Exploration of the functional consequences of fixational eye movements in the absence of a fovea

Abstract

A recent theory posits that ocular drifts of fixational eye movements serve to reformat the visual input of natural images, so that the power of the input image is equalized across a range of spatial frequencies. This "spectral whitening" effect is postulated to improve the processing of high-spatial-frequency information and requires normal fixational eye movements. Given that people with macular disease exhibit abnormal fixational eye movements, do they also exhibit spectral whitening? To answer this question, we computed the power spectral density of movies of natural images translated in space and time according to the fixational eye movements (thus simulating the retinal input) of a group of observers with long-standing bilateral macular disease. Just as for people with normal vision, the power of the retinal input at low spatial frequencies was lower than that based on the 1/f2 relationship, demonstrating spectral whitening. However, the amount of whitening was much less for observers with macular disease when compared with age-matched controls with normal vision. A mediation analysis showed that the eccentricity of the preferred retinal locus adopted by these observers and the characteristics of ocular drifts are important factors limiting the amount of whitening. Finally, we did not find a normal aging effect on spectral whitening. Although these findings alone cannot form a causal link between macular disease and spectral properties of eye movements, they suggest novel potential means of modifying the characteristics of fixational eye movements, which may in turn improve functional vision for people with macular disease.

Figure 1.

Sample eye movement traces from the three groups of observers: (black) young adults, (red) older adults, and (blue) macular disease groups. Solid and dashed lines represent horizontal and vertical eye positions, respectively.

Figure 2.

Power spectra of (A) drifts-only and (B) drifts + microsaccades for different observer groups. Each power spectrum represents the average across all observers of a given group. Black color represents young adults, red color represents older adults, and blue color represents the macular disease group. Shaded regions represent ±1 standard error. (C) Histogram of the slope of power spectra of the natural scene images (N = 87) used in this study.

Figure 3.

Two-dimensional average power spectra for all observer groups for (top) drifts-only and (bottom) drifts + microsaccades. Note that the power distributions in nonzero temporal frequencies are highly similar in the young and older adults with normal vision and that the power spectra are more spread out along the temporal frequency axis in the macular disease group.

Figure 4.

Average (top) spatial and (bottom) temporal power spectra for drifts-only (left) and drifts + microsaccades (right). Shaded regions represent ±1 standard error. Dashed lines in the top panels represent the average spatial frequency content of all images in the natural scene database that we used. This also corresponds to the hypothetical power spectra of retinal images had there not been any fixational eye movements.

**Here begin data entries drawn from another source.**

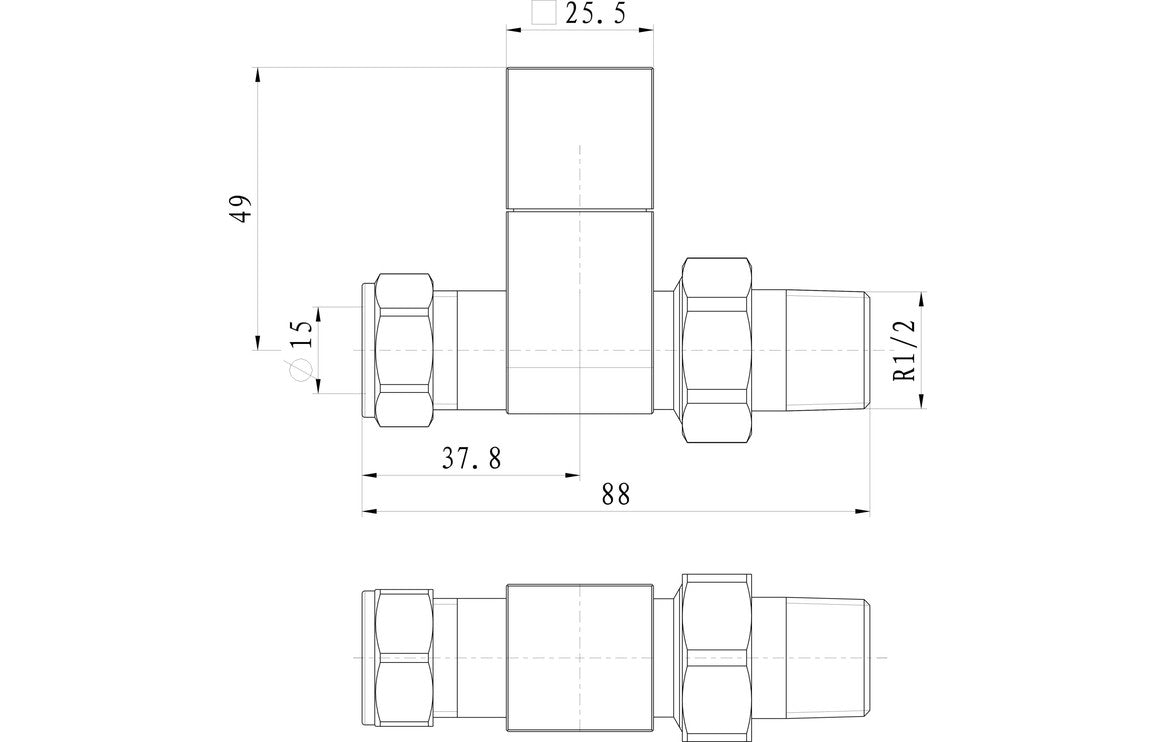 Square Chrome Radiator Valves-Heating-DIRA0236-
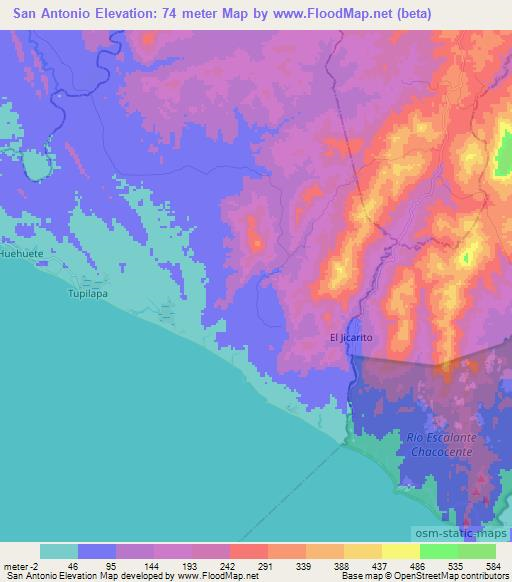San Antonio,Nicaragua Elevation Map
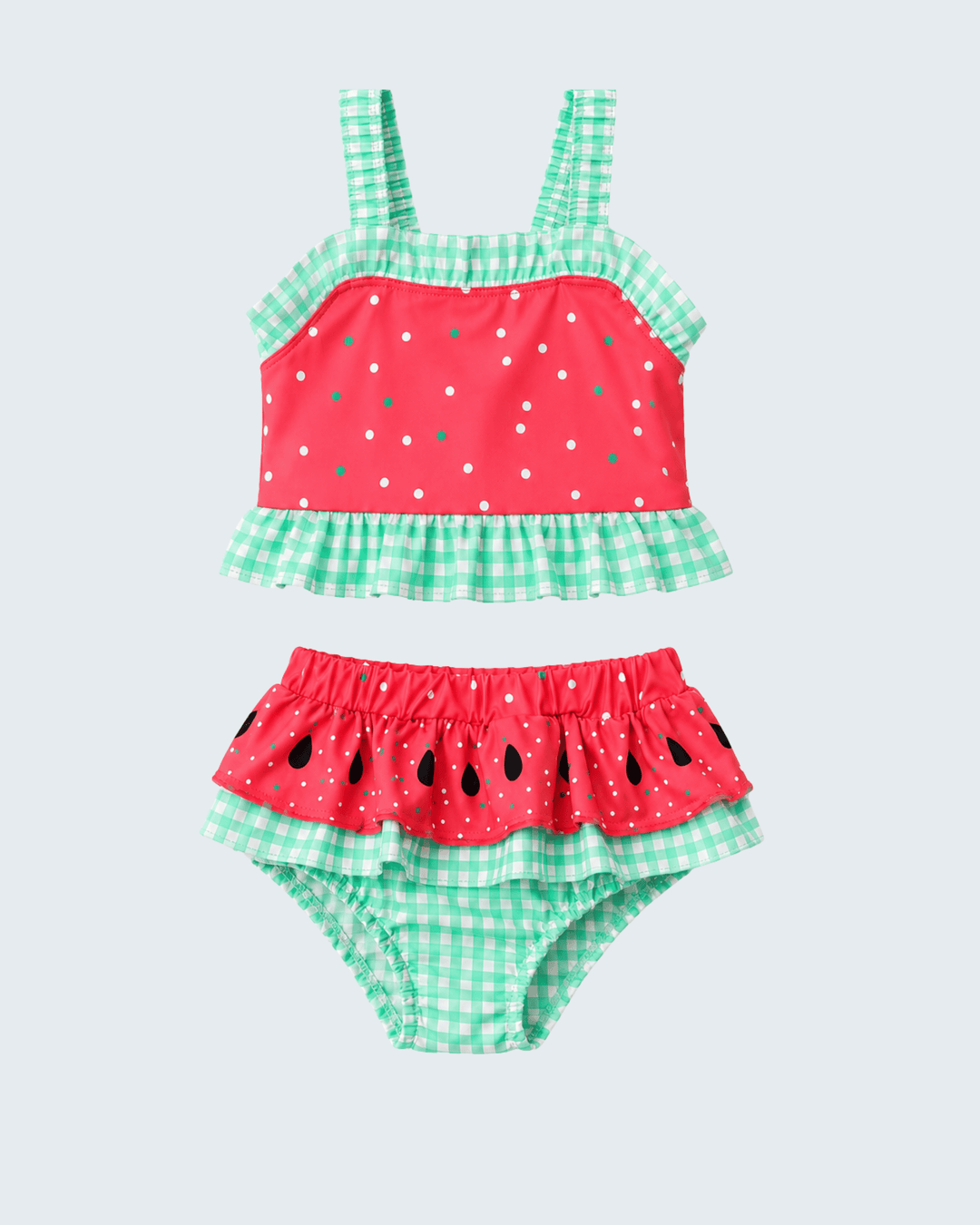 Children's two-piece swimsuit with red top and red shorts featuring watermelon design on a light gray background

Note that whitening occurs only along the spatial axis and that it is more complete when microsaccades are excluded. Most importantly, observers with macular disease also demonstrated whitening, although the effect is smaller when compared with the whitening demonstrated by the other two observer groups.

Figure 5.

Whitening factors are plotted for individual observers for the three observer groups. Each observer is represented by a number (young adults), a lowercase letter (older adults), or an uppercase letter. Unfilled symbols represent the drifts-only condition (top panel), and filled symbols represent the drifts + microsaccades condition (bottom panel). Vertical lines (dashed lines for drifts-only condition and solid lines for drifts + microsaccade condition) represent the mean of the respective group, with the shaded regions representing the 95% confidence intervals. MD = macular disease.

Figure 6.

Whitening factors are plotted as a function of (A) estimated diffusion constant of ocular drifts, (B) fixation instability (computed using the 68% isoline area; see Castet & Crossland, 2012), (C) PRL eccentricity, and (D) visual acuity. Only observers with macular disease are plotted in (C) and (D). Letter codes representing individual observers in (C) and (D) are the same as those plotted in Figure 5.

Figure 7.

(A) Three goodness-of-fit metrics (R², Pearson's ρ, and root mean square error) for approximating ocular drifts with Brownian motion. (B) Scatterplots showing how estimated diffusion constants co-vary with the goodness-of-fit metrics.